Responds to specific pathogens
How is specific resistance different from basal resistance?
Specific resistance consists of receptors located inside the cell as opposed to on the cell membrane
What are the receptors used in specific resistance?
R proteins - each black a specific AVR protein
What are the stages of specific resistance?
- Pathogens secrete AVR proteins - enter the cell
- R proteins recognise a specific AVR
- R protein will bind with an AVR protein and prevents it from blocking plants basal resistance
- Directly activates defensive genes
Describe the gene-for-gene model of plant immunity.
- Depends on interactions between specific plant and pathogen genes
- Resistance varieties and sensitive varieties offlax
- Can look at old genes, single gene is responsible
Describe how a Pseudomonas Syringe works.
- Produces AVR protein
- Plant has evolved produces a protein which sense the interaction of the AVR
- Gene for gene resistance
- Triggers another defence
- Known as the guard hypothesis, no contact between Prf and AVR, mutations have much less effect
What are Pseudomonas?
Protein that raises the freezing point of water so it kills the plant as water freezes
What do Pseudomonas produce?
Syringomycin - destabilises the cell membrane
What is a hypersensitive response?
- Pathogen detected
- Sacrifices infected cells and the ones surrounding
- Uninfected cells raplidly produce reactive oxygen species and die
- Produces a plug to stop it spreading
- Forms a barrier of dead tissue
Describe the immunity experiment by Frank Ross
Infected a tobacco plant with tobacco mosaic virus. Infected one leaf, after 7 days infected a second leaf. Second leaf showed no signs of infection
How many plant pathogen viruses are there?
450
Describe targeted response.
- Virus infects plant cell (inject ssRNA genome)
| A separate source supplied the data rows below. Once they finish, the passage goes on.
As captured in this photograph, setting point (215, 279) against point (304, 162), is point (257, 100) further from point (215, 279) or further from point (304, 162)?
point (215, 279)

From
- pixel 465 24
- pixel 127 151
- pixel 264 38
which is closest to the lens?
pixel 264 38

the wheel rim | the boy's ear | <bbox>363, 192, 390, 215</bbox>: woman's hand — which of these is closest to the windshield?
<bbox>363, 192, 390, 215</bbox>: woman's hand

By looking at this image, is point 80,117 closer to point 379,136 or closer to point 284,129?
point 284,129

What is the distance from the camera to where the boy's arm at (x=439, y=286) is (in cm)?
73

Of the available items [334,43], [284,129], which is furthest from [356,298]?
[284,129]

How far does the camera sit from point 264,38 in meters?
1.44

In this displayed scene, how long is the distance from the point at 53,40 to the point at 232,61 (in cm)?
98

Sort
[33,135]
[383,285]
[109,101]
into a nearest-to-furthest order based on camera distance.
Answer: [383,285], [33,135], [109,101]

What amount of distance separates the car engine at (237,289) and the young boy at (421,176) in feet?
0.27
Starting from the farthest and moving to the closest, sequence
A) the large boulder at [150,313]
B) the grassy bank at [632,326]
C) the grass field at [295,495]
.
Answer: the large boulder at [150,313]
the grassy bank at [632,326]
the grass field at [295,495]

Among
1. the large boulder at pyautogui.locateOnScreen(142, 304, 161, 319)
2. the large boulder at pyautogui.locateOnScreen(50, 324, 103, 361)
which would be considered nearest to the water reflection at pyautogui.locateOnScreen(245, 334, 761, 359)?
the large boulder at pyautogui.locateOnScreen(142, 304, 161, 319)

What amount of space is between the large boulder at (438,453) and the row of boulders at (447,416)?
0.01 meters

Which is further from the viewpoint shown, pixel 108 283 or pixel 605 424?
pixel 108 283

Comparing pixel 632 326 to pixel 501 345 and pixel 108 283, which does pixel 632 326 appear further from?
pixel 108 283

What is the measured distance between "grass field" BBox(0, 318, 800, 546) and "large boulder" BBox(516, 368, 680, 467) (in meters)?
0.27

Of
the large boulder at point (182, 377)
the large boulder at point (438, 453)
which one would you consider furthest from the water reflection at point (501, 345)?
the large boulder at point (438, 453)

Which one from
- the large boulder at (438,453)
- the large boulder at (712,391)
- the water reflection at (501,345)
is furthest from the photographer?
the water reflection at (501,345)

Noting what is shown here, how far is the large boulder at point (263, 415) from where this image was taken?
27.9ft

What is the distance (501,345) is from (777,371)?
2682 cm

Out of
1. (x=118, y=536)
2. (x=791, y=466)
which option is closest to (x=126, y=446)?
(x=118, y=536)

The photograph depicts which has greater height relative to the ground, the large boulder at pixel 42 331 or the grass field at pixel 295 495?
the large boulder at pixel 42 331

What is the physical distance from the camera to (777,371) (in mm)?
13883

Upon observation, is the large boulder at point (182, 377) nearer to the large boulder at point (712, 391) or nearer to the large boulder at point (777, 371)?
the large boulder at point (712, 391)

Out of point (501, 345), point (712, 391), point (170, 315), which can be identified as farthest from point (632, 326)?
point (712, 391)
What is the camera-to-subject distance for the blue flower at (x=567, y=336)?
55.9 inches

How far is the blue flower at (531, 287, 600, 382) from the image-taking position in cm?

- During replication dsRNA are formed
- Plants recognize dsRNA as foreign
- Enzymes cleave the dsRNA into fragments of 21 nucleotides - interfering RNA
- Fragments enable the plant to target and destroy ssRNA molecules
- Plant acquires immunity
What are the majority of plant viruses?
ssRNA
Describe Rhizobium radiobacter
Bacteria enters through wound. Develops tumour. Cons the plant into producing useful compounds - bacter can metabolise. Bacterial Ti plasmid inserted in the plants genome.